Assignment: Restate the listing that follows word for word, without its pictures.

Task material:
□ □ □ □

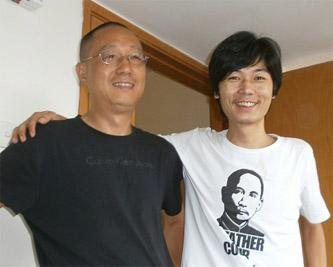 杨银波与野夫在香港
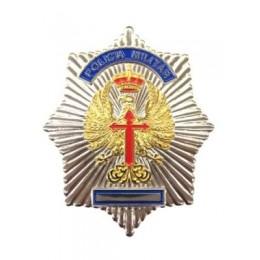 Placa identificación Policía MIlitar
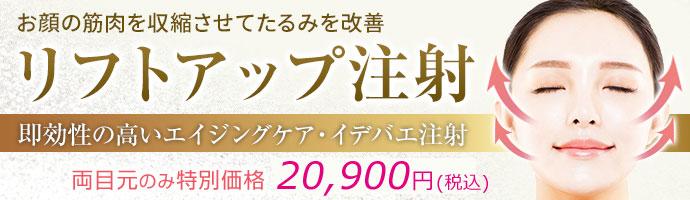 リフトアップ注射(イデバエ注射)両目元のみ特別価格19,000円
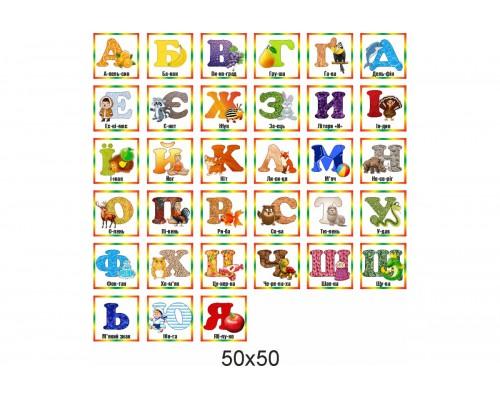 Інтерактивний український алфавіт для початкової школи
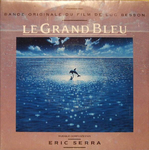 Eric Serra - My lady blue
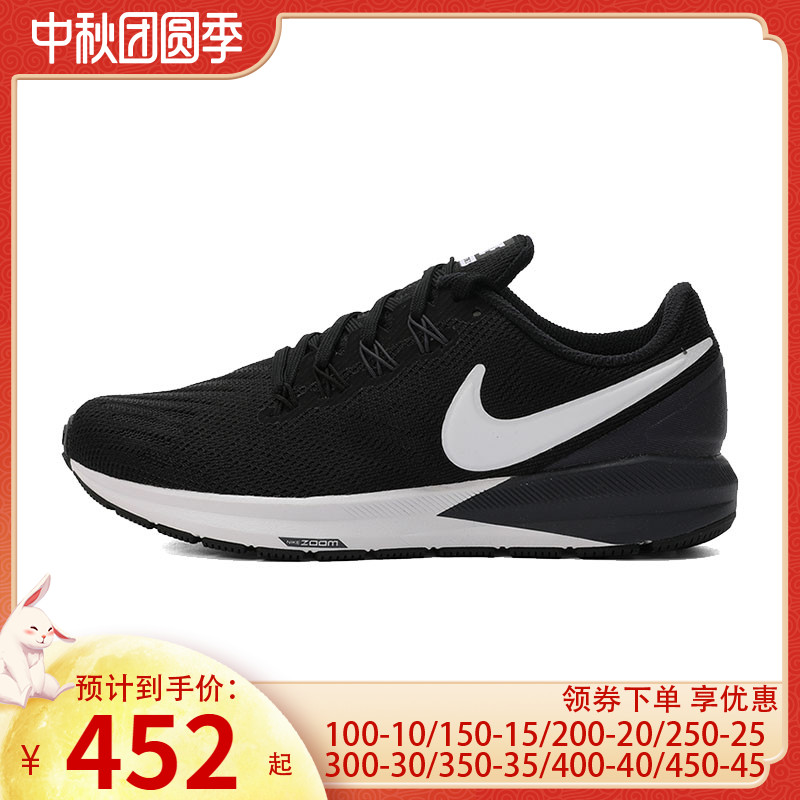 耐克女式运动鞋 Nike耐克2020新款女鞋AIR ZOOM运动健身跑步鞋 AA1640-002_推荐淘宝好看的女耐克女运动鞋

□ □ □ □

Response to the exercise:
 杨银波与野夫在香港
 Placa identificación Policía MIlitar
 リフトアップ注射(イデバエ注射)両目元のみ特別価格19,000円
 Інтерактивний український алфавіт для початкової школи
 Eric Serra - My lady blue
 耐克女式运动鞋 Nike耐克2020新款女鞋AIR ZOOM运动健身跑步鞋 AA1640-002_推荐淘宝好看的女耐克女运动鞋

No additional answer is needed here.